Tudo parecia ir tão bem...
Quantas vezes não saímos juntos?
Quantos passeios?
É verdade que de vez em quando eu notava uns olhares estranhos da parte dela... E vez e outra o tom em sua voz não mostrava alegria, se bem que também não demonstrava rancor... Achei que era coisa de minha cabeça... Sabe como é, Roger enviuvara de Ester, eu o conheci meses depois... Mas foi tudo muito rápido... Nós nos envolvemos, e nos apaixonamos... Mas que mal há nisso?
Olha, ela está encostando-se à janela... Ela pode ouvir o que falamos? Tão desorientada!
Nossa! Como este vidro parece grosso, e como é frio...
Na quarta-feira ao almoço, chamei para fazer-me companhia á mesa, veio lenta, passo a passo, como se arrastasse sobre os ombros o peso do mundo... Sentou a minha frente, quando de costume se sentasse ao meu lado... Estávamos sós, eu e ela... Roger não viria para o almoço, coisas da firma... Enquanto cortava o file, equilibrando a faca com sua mão esquerda, fez um barulho estridente, - Metal riscando cerâmica... Levantei o senho, olhei de relance, e pude vê-la com olhos estatelados fitando-me fria... – Eu vou ter a minha vingança! – Gritou-me entre dentes...
Antes que eu pudesse dar alguma resposta, levantou-se, derrubou a cadeira em que estava sentada, quebrou as taças de água e de vinho, correu para a porta, ganhando a rua...
Liguei para Roger, contei-lhe tudo!
Ele pediu-me que fosse viajar... Não tinha cabimento faltar ao meu congresso! Viria para casa o mais rápido que pudesse... Falaria com a filha... Ela teria que entender a situação... Entenderia com certeza!
Pobre Roger! Sempre tão calmo, e sempre tão otimista!

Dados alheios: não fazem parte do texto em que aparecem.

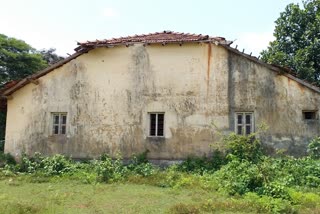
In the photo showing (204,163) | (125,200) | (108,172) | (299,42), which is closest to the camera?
(125,200)

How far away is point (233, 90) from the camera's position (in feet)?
47.5

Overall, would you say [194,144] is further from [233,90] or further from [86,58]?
[86,58]

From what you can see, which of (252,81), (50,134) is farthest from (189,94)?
(50,134)

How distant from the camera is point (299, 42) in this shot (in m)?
21.4

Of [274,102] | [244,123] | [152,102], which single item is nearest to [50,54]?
[152,102]

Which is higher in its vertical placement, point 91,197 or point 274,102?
point 274,102

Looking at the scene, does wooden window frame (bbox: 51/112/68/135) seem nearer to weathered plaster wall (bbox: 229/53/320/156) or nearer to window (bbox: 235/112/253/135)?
weathered plaster wall (bbox: 229/53/320/156)

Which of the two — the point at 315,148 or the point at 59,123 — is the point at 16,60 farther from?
the point at 315,148

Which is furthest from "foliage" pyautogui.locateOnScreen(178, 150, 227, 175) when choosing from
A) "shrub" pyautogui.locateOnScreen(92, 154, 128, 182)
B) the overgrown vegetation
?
"shrub" pyautogui.locateOnScreen(92, 154, 128, 182)

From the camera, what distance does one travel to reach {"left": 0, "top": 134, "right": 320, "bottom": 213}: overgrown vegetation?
8664 mm

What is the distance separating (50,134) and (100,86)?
2.84m

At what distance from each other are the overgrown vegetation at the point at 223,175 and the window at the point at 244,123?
80cm

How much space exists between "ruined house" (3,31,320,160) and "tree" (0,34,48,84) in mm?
11622

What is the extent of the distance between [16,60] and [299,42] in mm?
18556
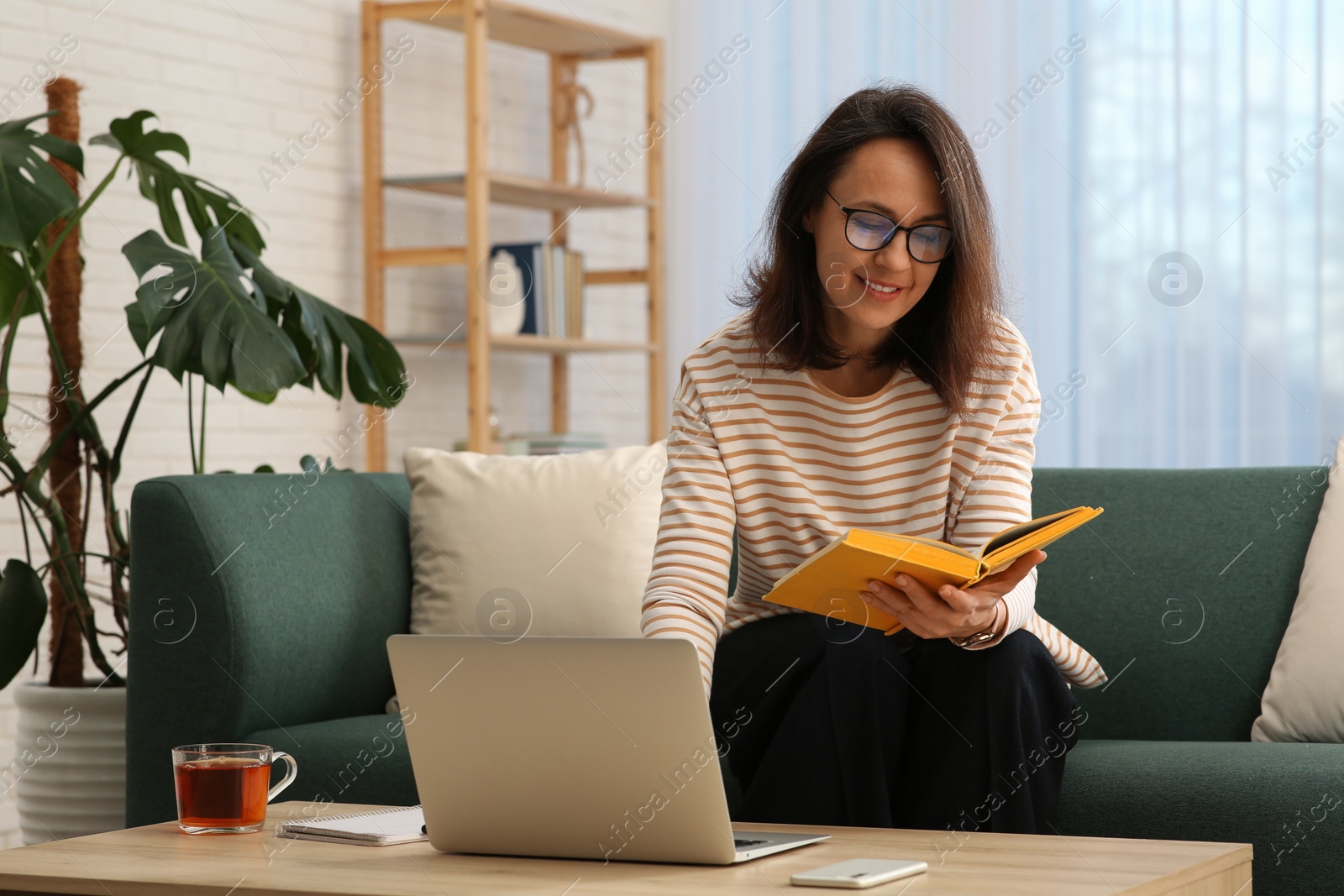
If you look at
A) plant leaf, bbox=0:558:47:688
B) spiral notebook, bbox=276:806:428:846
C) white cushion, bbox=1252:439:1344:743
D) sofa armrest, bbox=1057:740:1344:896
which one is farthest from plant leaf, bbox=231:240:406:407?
→ white cushion, bbox=1252:439:1344:743

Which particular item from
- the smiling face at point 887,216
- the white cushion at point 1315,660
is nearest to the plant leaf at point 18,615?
the smiling face at point 887,216

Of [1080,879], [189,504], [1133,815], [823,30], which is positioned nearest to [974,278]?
[1133,815]

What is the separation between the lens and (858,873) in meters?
1.09

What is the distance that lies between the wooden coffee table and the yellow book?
23cm

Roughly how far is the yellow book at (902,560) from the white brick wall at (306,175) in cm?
218

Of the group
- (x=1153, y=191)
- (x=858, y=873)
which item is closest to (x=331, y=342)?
(x=858, y=873)

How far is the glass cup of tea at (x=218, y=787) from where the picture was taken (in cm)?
143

Tanto esforço... Tanta luta! E para que? Uma cova rasa no Araçá?
Meu Deus, olha, será que ela chora? Será que pode sentir o que aqui estou a lhes contar,pela terceira vez?
-Deve se sentir sozinha, ela deve estar assustada, num canto daquela sala tão fria... Não vai aparecer ninguém lá para lhe falar?
Olha, está parada na minha frente... Ela pode me ver, não pode? Ela pode me ouvir! Ela pode me ouvir, eu sei que sim...
Meu Deus! Eu preciso de água! Tem água aqui, por favor? Pelo amor de Deus!
É verdade o que me foi dito: Roger chegou em casa... Abriu a porta, deu dois passos, entrou, colocou a maleta numa mesinha e virou-se para fechar a porta, virou-se de novo para adentrar na casa, e foi quando viu a filha a sua frente, de olhos arregalados, mãos trêmulas, que seguravam o revolver com o qual disparou dois tiros à queima roupa no corpo do próprio pai, gritando, gritando, gritando vingança! Estava escuro, e nenhuma luz foi acessa...
Meu Deus, agora eu percebo, ela não sabia que eu falara com o pai... Ela sabia que eu ia viajar, mas não me lembro de ter-lhe falado a que horas... Meu Deus ela pensou que era eu quem adentrava em casa!
Vingança!
Meu Deus!
Pelo que?
Olha, ela está colocando as mãos no rosto, e chora! Agora... Como se fosse acompanhar-me as lágrimas que me escorrem face abaixo...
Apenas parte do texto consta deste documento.